### REQUIRED TASK
Turn the data into a Markdown table with the columns Number and Text. Start with the line that contains "Is the point at 408,679" and go on through the line that contains "3. point (124, 258)", include both of those lines, number each line, and leave out blank lines.

### GIVEN RECORDS
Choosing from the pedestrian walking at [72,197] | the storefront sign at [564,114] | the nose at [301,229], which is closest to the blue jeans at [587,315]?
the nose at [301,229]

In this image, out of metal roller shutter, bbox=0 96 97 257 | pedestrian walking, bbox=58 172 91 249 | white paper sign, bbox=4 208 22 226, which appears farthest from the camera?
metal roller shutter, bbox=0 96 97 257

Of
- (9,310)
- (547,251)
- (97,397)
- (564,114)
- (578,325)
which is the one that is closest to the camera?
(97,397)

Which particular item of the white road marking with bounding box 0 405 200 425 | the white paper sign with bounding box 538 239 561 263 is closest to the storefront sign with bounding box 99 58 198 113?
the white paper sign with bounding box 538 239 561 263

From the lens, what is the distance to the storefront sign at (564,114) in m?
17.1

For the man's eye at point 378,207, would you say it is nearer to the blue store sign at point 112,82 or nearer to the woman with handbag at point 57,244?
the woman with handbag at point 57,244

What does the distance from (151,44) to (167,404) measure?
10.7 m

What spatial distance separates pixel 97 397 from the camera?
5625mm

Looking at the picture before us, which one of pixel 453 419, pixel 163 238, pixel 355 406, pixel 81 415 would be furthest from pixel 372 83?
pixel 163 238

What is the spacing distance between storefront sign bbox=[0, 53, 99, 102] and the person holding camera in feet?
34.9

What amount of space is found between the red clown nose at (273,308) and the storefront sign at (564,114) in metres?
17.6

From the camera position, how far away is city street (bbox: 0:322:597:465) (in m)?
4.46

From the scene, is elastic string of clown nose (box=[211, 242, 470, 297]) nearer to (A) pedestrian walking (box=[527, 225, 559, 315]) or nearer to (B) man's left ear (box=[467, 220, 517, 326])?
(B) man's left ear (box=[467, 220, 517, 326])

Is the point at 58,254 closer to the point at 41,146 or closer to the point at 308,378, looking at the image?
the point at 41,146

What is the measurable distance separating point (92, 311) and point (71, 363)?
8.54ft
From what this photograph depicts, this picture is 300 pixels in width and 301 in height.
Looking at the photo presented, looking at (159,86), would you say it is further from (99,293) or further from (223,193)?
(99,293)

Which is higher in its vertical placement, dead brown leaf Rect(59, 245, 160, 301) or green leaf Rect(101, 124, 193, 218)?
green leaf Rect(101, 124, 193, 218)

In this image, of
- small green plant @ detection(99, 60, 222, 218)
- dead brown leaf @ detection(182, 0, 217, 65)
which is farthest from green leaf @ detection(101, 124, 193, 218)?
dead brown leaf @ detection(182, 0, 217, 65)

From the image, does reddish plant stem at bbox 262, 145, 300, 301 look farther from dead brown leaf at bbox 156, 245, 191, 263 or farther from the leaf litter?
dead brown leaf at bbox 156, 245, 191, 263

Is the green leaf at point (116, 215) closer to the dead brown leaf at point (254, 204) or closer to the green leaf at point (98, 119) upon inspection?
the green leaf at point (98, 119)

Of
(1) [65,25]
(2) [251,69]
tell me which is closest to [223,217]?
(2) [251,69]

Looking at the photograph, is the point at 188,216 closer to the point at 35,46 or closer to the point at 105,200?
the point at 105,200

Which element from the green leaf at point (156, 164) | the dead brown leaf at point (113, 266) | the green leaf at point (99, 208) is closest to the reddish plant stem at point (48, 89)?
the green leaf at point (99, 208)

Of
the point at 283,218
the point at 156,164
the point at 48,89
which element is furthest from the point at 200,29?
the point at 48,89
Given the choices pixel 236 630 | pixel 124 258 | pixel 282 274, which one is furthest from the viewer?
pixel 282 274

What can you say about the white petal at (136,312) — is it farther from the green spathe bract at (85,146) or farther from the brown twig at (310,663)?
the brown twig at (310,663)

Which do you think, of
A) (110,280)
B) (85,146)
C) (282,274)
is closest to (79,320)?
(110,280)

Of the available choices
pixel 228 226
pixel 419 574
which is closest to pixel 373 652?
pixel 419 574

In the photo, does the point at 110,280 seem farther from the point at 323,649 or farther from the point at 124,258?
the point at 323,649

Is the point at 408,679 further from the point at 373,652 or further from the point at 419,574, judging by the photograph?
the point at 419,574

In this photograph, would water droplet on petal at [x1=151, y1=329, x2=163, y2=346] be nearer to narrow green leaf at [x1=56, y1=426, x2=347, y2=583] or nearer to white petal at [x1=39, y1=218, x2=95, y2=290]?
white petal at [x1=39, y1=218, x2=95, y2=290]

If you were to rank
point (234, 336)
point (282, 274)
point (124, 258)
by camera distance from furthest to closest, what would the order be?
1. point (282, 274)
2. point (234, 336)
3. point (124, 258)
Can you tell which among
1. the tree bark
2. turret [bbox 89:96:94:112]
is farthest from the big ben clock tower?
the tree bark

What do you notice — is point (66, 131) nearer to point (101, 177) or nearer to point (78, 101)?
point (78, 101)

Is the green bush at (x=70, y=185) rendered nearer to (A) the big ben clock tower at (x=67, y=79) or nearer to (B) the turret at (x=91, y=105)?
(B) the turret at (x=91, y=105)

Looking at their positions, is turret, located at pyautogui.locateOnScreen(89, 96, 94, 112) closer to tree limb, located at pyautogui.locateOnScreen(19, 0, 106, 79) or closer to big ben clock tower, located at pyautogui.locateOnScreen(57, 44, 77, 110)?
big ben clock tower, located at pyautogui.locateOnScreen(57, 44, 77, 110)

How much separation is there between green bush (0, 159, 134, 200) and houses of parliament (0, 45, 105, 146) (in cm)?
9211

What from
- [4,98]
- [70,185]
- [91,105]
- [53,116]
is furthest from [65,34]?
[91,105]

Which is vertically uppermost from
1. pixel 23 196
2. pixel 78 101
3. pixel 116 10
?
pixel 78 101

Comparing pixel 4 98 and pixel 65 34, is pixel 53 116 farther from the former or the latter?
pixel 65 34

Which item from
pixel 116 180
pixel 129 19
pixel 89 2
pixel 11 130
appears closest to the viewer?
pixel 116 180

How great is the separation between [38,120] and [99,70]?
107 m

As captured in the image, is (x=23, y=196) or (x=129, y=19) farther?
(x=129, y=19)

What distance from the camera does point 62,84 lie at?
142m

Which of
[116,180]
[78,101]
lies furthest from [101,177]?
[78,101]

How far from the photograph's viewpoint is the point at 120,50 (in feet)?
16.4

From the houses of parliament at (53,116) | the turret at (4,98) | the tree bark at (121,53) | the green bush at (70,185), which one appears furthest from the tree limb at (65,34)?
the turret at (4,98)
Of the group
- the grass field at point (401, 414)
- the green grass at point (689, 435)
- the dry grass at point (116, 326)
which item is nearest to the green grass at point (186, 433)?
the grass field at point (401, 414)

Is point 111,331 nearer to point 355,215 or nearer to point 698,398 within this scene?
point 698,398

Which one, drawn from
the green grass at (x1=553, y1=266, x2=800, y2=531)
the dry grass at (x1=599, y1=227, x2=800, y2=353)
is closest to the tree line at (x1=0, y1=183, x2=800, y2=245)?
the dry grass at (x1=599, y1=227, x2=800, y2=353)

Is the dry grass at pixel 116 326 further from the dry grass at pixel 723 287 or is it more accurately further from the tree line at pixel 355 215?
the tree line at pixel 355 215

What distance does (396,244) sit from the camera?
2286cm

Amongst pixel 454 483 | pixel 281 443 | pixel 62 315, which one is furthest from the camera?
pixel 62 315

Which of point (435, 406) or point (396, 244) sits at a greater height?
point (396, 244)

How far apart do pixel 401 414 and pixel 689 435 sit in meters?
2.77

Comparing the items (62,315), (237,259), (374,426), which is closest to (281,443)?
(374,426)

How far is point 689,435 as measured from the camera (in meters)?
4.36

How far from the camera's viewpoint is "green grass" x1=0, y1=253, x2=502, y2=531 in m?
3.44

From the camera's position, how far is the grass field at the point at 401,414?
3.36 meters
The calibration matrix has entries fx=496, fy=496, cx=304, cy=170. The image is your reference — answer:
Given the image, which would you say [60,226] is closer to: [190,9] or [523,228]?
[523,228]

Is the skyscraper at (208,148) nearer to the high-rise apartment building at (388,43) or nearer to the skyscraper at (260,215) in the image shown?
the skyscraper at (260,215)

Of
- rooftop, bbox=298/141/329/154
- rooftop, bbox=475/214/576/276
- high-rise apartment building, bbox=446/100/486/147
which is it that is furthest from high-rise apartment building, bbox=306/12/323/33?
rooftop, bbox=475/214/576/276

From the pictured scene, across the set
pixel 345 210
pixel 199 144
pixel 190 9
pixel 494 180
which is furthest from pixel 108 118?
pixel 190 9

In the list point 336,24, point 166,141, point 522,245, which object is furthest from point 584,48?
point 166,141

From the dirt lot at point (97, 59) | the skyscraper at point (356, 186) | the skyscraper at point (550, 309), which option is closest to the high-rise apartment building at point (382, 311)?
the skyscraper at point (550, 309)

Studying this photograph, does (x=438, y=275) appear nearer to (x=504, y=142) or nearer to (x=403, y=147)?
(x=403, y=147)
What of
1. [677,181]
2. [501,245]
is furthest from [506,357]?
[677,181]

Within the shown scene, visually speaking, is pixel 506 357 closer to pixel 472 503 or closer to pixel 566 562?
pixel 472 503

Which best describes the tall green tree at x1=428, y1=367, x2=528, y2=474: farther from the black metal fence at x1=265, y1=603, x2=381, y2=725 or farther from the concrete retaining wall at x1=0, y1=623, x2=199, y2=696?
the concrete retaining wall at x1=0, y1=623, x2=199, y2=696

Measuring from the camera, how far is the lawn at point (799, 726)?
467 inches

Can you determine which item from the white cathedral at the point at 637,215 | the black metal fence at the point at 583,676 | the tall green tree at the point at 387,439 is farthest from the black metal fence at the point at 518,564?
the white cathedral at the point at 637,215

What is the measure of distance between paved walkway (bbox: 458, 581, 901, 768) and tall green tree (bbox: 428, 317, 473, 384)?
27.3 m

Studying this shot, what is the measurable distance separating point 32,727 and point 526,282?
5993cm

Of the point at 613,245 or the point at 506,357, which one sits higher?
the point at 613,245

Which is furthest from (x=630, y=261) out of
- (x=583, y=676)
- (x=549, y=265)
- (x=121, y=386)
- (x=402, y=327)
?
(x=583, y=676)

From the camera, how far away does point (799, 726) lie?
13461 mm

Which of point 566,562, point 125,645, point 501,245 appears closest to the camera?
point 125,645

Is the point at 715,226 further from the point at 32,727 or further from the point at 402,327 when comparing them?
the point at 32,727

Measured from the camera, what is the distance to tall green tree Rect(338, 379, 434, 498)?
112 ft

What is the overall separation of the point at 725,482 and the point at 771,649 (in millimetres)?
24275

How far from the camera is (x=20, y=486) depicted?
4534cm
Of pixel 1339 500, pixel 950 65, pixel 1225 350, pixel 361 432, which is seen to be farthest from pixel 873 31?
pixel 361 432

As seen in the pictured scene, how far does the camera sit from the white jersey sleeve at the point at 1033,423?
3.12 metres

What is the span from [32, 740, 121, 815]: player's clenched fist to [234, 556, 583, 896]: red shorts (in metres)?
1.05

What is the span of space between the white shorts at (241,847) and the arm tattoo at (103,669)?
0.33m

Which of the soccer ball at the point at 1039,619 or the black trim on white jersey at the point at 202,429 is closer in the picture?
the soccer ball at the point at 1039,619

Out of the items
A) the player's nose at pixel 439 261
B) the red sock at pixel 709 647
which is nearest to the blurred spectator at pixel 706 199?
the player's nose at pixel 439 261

### FINAL RESULT
| Number | Text |
|---|---|
| 1 | Is the point at 408,679 further from the point at 373,652 or further from the point at 419,574, judging by the photograph? |
| 2 | the point at 419,574 |
| 3 | In this photograph, would water droplet on petal at [x1=151, y1=329, x2=163, y2=346] be nearer to narrow green leaf at [x1=56, y1=426, x2=347, y2=583] or nearer to white petal at [x1=39, y1=218, x2=95, y2=290]? |
| 4 | white petal at [x1=39, y1=218, x2=95, y2=290] |
| 5 | If you were to rank |
| 6 | point (234, 336) |
| 7 | point (282, 274) |
| 8 | point (124, 258) |
| 9 | by camera distance from furthest to closest, what would the order be? |
| 10 | 1. point (282, 274) |
| 11 | 2. point (234, 336) |
| 12 | 3. point (124, 258) |